Hi all, not sure if this is a 2022.6.0 issue or I’ve just managed to get this to work for a total of 12 hours…
I’ve got a Symfonisk volume controller from Ikea running through Zigbee2MQTT. It outputs an action when rotated or clicked e.g. ‘rotate_right’ which I then use to trigger a volume up on my Sonos.
This is the first time I’ve used Choose as an action and it worked last night with this code.
This morning having done the 2022.6.0 update no longer working.
I’ve done the 2022.6.1 in case there was anything in that (as I saw there’s some MQTT fixes) but still the same problem. Has anyone a similar setup or any explanation as to why this wouldn’t work?
Thanks @tom_l, unfortunately the trace isn’t really showing anything. It appears in the split second between the action triggering the automation and the choose actions taking place the state has defaulted back to ‘off’
I assumed that Choose took the state from the trigger as opposed to the state at the time that it gets to the Choose check, is that not the case?
I’m wondering about a helper that updates the last state before the ‘rotate_stop’ command is received might be the answer. Just weird it was working before the update.

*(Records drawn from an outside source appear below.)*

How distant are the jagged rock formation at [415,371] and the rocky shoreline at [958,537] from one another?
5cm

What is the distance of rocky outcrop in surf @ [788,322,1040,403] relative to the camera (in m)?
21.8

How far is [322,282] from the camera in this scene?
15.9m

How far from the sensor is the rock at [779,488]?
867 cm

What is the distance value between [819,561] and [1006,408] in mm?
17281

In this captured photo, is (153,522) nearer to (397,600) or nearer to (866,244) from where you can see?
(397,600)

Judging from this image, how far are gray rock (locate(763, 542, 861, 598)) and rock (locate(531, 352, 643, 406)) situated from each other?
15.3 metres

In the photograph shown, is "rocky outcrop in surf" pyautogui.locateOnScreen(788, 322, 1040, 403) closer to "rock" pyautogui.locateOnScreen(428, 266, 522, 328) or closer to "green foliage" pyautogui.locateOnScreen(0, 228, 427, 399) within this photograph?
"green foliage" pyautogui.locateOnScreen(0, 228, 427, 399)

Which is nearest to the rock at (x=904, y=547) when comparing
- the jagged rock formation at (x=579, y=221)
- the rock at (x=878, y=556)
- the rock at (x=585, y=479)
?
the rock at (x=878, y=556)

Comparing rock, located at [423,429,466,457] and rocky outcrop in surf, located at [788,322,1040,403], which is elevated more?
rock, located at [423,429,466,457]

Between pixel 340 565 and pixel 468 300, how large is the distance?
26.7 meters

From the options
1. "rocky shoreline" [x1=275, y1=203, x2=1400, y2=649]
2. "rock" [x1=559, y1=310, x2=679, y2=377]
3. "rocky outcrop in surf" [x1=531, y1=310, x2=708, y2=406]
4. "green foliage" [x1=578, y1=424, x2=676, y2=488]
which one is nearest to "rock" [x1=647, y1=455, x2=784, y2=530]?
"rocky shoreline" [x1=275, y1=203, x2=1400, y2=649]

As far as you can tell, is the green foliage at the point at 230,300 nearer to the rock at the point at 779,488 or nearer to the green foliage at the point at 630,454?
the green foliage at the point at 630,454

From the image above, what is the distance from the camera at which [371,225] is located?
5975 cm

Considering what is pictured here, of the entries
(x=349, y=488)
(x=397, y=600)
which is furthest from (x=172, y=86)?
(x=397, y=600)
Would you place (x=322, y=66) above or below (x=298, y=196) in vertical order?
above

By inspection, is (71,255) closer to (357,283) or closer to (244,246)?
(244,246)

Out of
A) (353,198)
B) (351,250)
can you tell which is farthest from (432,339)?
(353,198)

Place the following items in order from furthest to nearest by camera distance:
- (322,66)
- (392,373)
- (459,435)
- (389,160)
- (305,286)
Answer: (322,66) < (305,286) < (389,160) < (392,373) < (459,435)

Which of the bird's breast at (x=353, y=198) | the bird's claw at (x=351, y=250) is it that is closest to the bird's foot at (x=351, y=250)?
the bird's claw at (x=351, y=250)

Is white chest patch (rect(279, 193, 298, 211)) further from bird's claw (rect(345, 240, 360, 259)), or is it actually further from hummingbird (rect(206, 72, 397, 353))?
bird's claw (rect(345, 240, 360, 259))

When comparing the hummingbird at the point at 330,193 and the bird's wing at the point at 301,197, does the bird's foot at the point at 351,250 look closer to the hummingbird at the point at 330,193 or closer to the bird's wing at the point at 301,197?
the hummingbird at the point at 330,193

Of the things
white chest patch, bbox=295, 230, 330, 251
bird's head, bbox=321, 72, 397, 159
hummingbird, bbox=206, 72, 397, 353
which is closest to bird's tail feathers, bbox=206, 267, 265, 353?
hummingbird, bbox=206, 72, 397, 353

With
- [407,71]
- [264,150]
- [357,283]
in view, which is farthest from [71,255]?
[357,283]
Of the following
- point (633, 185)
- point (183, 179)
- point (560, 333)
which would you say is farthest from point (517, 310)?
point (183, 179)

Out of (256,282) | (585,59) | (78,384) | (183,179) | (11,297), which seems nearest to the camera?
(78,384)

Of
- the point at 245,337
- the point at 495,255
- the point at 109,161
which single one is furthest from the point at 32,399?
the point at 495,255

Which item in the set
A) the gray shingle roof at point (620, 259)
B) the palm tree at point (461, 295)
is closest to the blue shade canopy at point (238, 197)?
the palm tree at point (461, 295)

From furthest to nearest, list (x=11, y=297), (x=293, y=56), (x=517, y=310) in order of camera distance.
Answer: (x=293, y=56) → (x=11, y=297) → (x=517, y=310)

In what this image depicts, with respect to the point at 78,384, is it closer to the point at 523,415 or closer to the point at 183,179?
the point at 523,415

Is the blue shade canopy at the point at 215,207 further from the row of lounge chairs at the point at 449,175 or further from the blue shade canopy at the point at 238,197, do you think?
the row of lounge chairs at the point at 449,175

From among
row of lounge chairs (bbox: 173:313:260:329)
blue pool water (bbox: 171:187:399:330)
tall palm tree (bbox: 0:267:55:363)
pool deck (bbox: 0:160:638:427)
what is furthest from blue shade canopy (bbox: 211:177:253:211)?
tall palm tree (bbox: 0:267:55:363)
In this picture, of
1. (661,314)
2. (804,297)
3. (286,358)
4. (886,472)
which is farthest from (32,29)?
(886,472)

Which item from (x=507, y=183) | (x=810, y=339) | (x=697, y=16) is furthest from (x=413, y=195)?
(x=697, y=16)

If the state can change that quickly (between the trigger and the condition), perhaps inspect the trigger object directly in the condition. It will have the info at the time of the trigger and not some ms later.
otherwise, you’re relying on the state to be the same after it triggers. If the sensor is an event stream, you could run into issues where the state changes while the automation is running.
Thank you, I’d fundamentally misunderstood how the states were being used as part of the Choose option. Looks like my Home Assistant was just updating sufficiently slowly for it to work last night!
It would be interesting to learn what changed in 2022.6.0 that caused the change in behavior.
Using a State Condition like this is fine:
- condition: state
entity_id: sensor.soundcontrol_action
attribute: action
state: rotate_right
I’ve seen other examples do the same (even though my preference would be to use the trigger variable).
Thinking out loud:
Perhaps it’s due to a tiny delay between when the trigger variable is updated (when the trigger occurs) and when that new value is written to the state-machine (that’s where the State Condition gets the entity’s value).
A choose relying on anything that gets its value from the state-machine, like a State Condition, will be getting a slightly older version than what is contained in the trigger value.